SHORT PROBLEM:
Rewrite the data below, substituting "location" for every "point" and leaving everything else unchanged. Leave the pictures out of your answer.

DATA:

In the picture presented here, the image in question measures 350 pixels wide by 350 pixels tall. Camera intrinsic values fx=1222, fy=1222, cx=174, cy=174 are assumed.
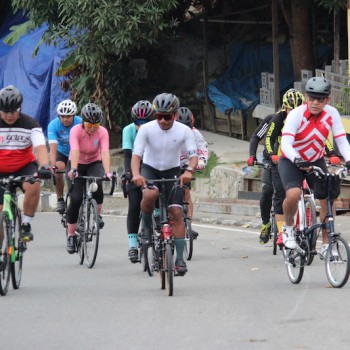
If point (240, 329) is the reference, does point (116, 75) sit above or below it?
above

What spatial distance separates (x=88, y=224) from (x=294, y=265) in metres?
3.02

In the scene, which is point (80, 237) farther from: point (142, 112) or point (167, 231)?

SOLUTION TO THE EXERCISE:
In the picture presented here, the image in question measures 350 pixels wide by 350 pixels tall. Camera intrinsic values fx=1222, fy=1222, cx=174, cy=174 are assumed.
If location (240, 329) is the reference, does location (116, 75) sit above or below it?
above

What spatial distance separates (x=88, y=224) from (x=294, y=265) in metres?
3.02

In the scene, which is location (80, 237) farther from: location (142, 112) or location (167, 231)?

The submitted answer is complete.